One day, I don’t recall the date – sometime between 1971 – 1973, two or three white men from England came to watch us play, and shared a few lessons. I had scored a goal from about 25 metres. One of the white men, came up to me and said: “We have a young Peter Lorimer with us, don’t we.” I’m sure he was being kind, because I was rubbish at football. Anyway, I will never forget that day, and the name Peter Lorimer has stayed with me.

Then, maybe 15 years later, I was among a group of white ice hockey players – because of most of them, I never took the game seriously in South Africa, and enjoyed playing in North America, Europe and Scandinavia. At that time I was, as far as I know, the only person of colour to seriously play the game in South Africa, but I never participated in any league games in any way. I was much more comfortable on the ice in Western Ontario, or in Sweden or the (then) Czechoslovakia…. For some reason, in Johannesburg Skyrink – where we, black people, could only skate on Monday nights – all the white men around me were either Manchester United, or Tottenham Hotspur fans.

One of them asked me which team I supported (I am withholding his name). I said I supported Orlando Pirates. His reply was predictably offensive: “Not the kaffir league. The English league.” We had to be pulled apart. I walked away, never went back to their practices – where I went for a workout – but remembered the name Peter Lorimer, and found out he played for Leeds. That was how I became a Leeds United “fan.” and hated all the racists who supported Manchester United, Tottenham Hotspur (and, at the time, Chelsea). I still can’t stand United, and only later, when I became a Gooner, did I become aware of the the Norf Lahndin rivalry.
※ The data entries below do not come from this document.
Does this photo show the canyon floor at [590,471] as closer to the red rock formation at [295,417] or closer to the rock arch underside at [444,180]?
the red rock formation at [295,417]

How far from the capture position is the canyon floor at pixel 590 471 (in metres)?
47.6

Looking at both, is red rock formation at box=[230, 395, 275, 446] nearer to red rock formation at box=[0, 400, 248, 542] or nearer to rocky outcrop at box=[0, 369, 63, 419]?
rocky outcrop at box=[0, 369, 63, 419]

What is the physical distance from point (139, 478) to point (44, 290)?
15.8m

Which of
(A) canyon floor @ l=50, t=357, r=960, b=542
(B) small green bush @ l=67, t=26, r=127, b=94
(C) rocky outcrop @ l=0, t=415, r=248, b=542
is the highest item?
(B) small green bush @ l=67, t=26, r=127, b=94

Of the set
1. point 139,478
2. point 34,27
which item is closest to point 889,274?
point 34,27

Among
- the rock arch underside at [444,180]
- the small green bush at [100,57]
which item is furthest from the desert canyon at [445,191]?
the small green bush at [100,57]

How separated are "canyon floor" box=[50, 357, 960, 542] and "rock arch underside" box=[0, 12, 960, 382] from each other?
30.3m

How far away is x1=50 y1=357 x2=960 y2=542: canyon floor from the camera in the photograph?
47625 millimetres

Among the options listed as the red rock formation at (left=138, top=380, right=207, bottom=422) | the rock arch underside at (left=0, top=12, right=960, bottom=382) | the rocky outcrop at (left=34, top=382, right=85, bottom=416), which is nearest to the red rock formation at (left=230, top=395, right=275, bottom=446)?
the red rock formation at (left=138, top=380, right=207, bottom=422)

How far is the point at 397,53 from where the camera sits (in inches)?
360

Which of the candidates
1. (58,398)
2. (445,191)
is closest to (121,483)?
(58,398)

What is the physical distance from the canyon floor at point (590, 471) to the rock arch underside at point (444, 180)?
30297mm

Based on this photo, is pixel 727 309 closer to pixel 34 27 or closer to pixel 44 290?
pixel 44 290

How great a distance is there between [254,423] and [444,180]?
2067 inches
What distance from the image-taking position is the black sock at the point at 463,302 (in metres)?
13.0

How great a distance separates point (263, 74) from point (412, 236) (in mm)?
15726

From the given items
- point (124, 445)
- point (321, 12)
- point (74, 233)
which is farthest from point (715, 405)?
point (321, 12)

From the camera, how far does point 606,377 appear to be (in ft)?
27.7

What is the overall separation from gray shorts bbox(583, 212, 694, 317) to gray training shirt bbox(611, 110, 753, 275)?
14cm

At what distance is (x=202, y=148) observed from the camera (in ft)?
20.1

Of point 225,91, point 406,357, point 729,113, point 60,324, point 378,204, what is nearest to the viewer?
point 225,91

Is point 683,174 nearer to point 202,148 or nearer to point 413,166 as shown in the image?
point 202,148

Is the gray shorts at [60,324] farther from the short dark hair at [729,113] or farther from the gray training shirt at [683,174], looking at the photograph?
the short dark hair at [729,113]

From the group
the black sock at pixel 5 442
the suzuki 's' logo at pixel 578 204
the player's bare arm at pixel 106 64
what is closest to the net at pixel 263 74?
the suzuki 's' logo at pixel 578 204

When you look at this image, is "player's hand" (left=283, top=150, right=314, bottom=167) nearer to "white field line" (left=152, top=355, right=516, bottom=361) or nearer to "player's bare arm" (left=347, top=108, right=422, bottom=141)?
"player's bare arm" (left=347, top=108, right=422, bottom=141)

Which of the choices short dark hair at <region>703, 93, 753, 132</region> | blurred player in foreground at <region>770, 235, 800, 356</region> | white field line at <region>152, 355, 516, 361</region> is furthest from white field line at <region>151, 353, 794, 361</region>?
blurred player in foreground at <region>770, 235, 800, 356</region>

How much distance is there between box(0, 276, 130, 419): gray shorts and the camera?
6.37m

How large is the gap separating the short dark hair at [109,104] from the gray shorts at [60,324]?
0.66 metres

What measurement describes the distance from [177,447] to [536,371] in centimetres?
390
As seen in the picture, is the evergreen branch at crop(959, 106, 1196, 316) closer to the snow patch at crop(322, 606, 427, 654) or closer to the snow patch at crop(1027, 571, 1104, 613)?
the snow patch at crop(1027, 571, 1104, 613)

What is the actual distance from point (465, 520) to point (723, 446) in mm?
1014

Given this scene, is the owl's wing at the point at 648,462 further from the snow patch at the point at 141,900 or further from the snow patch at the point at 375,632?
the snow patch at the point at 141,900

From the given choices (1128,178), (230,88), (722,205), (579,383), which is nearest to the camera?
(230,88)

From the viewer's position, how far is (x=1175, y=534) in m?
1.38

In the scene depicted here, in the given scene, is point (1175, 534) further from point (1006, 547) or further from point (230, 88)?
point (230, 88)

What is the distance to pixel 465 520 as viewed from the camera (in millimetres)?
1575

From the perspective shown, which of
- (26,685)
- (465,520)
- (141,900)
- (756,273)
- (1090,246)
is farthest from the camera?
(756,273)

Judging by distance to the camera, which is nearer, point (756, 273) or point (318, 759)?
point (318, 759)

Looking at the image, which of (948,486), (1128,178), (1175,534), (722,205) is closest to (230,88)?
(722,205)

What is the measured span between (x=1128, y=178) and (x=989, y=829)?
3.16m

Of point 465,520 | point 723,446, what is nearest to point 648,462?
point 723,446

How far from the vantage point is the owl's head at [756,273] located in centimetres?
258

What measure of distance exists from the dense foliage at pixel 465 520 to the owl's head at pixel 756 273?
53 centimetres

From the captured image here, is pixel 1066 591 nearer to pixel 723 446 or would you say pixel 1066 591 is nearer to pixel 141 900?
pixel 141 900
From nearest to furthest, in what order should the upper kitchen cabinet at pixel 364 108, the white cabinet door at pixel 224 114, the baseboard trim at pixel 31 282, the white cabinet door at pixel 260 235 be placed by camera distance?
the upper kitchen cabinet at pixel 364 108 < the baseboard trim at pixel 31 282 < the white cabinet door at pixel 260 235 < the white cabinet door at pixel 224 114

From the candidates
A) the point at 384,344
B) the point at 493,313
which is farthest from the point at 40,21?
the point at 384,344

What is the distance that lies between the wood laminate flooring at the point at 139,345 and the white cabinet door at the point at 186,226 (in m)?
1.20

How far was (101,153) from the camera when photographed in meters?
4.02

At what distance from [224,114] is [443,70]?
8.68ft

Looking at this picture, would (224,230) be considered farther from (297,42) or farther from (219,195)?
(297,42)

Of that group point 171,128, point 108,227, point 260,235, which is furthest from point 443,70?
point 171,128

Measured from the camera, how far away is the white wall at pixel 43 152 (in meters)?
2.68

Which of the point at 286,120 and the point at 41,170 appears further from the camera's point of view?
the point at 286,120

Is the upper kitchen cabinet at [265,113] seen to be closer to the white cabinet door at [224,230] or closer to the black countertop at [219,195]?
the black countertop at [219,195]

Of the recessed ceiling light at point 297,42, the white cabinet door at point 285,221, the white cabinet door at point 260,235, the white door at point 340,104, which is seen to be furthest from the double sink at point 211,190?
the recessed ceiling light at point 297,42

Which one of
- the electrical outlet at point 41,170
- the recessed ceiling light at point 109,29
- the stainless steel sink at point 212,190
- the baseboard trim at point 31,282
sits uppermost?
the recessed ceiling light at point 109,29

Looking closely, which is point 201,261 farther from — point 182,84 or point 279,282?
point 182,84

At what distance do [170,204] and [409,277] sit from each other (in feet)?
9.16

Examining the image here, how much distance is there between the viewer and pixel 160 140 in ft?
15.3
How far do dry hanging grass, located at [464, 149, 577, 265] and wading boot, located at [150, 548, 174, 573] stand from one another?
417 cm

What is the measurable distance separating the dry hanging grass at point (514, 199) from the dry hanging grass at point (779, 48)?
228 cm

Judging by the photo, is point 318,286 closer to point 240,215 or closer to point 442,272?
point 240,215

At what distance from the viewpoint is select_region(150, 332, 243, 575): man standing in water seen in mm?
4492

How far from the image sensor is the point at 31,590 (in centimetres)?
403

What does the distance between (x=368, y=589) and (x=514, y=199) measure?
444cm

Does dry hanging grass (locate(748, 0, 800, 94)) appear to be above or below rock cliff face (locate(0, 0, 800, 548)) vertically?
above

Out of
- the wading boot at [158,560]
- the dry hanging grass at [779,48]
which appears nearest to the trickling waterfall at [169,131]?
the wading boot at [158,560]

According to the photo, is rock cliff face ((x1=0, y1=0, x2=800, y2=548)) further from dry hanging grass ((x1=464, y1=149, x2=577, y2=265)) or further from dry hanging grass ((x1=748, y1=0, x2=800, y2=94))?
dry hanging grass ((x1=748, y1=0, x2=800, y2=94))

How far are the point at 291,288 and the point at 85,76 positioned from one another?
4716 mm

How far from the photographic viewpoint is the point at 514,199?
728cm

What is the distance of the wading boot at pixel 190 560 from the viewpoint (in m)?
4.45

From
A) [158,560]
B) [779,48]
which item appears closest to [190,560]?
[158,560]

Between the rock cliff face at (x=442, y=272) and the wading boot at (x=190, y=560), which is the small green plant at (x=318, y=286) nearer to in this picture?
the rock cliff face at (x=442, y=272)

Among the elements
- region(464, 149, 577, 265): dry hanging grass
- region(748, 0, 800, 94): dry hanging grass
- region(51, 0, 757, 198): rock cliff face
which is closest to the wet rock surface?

Anyway, I never followed English football in the 1980s, and barely knew the first thing about Leeds. I didn’t even know where in England it was. Although I did know about Yorkshire, but only because I studied aspects of the Industrial Revolution. Also, like most late comers who believe football started with the creation of the Premier League, I chose a team. I was living in Golders Green, and spent much of my time between the London School of Economics, Islington, Ladbroke Grove, Tottenham, Brixton and Brick Lane. Almost everyone I knew at the time supported Arsenal. But I joined because (at the time) Highbury, Arsenal’s old home, had the most fans from black and Asian communities, it had access for wheelchairs, and sold family season tickets, and I thought that was cool.

So that’s the story of how I became a Gooner (by choice) with a soft spot for Leeds, because of the racist bastards I knew in the 1980s, and being compared to Peter Lorimer when I was 13.